--- DÉFI ---
Répondez aux questions suivantes à partir du texte sur le coup d'État du 18 fructidor.
1. Quelle fonction Talleyrand occupait-il lorsqu'il adressa la circulaire ?
2. Dans les papiers de qui le document a-t-il été trouvé ?
3. D'après les proclamations, contre quelle constitution la conspiration se tramait-elle ?
----- TEXTE À LIRE -----
LE COUP D'ÉTAT DU 18 FRUCTIDOR

RACONTÉ PAR TALLEYRAND

(DOCUMENT INÉDIT)

Après la journée du 18 fructidor, Talleyrand, alors ministre des relations extérieures, adressa, aux principaux agents diplomatiques de la République française à l'étranger, la curieuse circulaire qu'on va lire. Il y faisait l'apologie et même le panégyrique du coup d'Etat, et leur prescrivait le langage qu'ils devraient tenir dans cette occasion. Cette circulaire, absolument confidentielle, ne fut pas imprimée. Il en fut seulement adressé des copies, signées du ministre, à ceux de ses agents dont il était le plus sûr. La suite des événements, et en particulier les péripéties ultérieures de l'existence du futur prince de Bénévent, donnent un intérêt de haute curiosité à ce document, qui avait échappé à tous les historiens de la Révolution. Nous l'avons trouvé dans les papiers d'un de ces agents, qui était alors chargé d'affaires de la République auprès d'un des petits princes d'Allemagne.

1re DIVISION POLITIQUE.

Paris, le 27 fructidor, an V.

Le ministre des relations extérieures au Citoyen..

Un grand événement vient de se passer, citoyen, le 18 fructidor. Il doit nécessairement avoir la plus énergique influence sur les destinées de la République, et tout ce qui, en France, a le sentiment de la liberté, pense qu'il en affermira la durée. Mais comme la perfidie pourrait

fixer dès ce moment vos idées en vous transmettant les principaux détails ainsi que les proclamations du Directoire. Je me réserve de vous faire parvenir successivement les pièces, actes et décrets subséquents.

Vous lirez dans les proclamations qu'une conspiration véritable et tout au profit de la royauté se tramait depuis longtemps contre la constitution de l'an III. Déjà même elle ne se déguisait plus ; elle était visible aux yeux les plus indifférens; le mot patriote était devenu une injure. Toutes les institutions républicaines étaient avilies; les ennemis les plus irréconciliables de la France, accourus en foule dans son sein, y étaient accueillis, honorés. Un fanatisme hipocrite nous avait transporté tout à coup au xvIe siècle. Les héros de nos armées n'étaient que des brigands; les vaincus se demandaient entr'eux quels étaient ceux des vainqueurs à qui ils pouvaient faire grâce. Enfin, la Republique française couverte de gloire au dehors, et commandant le respect aux puissances de l'Europe, commençait à devenir un problème en France.
----- DONNÉES STOCKÉES -----
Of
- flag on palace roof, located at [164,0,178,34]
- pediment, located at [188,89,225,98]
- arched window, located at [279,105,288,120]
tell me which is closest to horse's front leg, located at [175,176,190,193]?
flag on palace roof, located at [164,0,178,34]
-----
--- SOLUTION RÉDIGÉE ---
1. Il était ministre des relations extérieures.
2. Dans les papiers d'un des agents destinataires, alors chargé d'affaires de la République auprès d'un des petits princes d'Allemagne.
3. Contre la constitution de l'an III.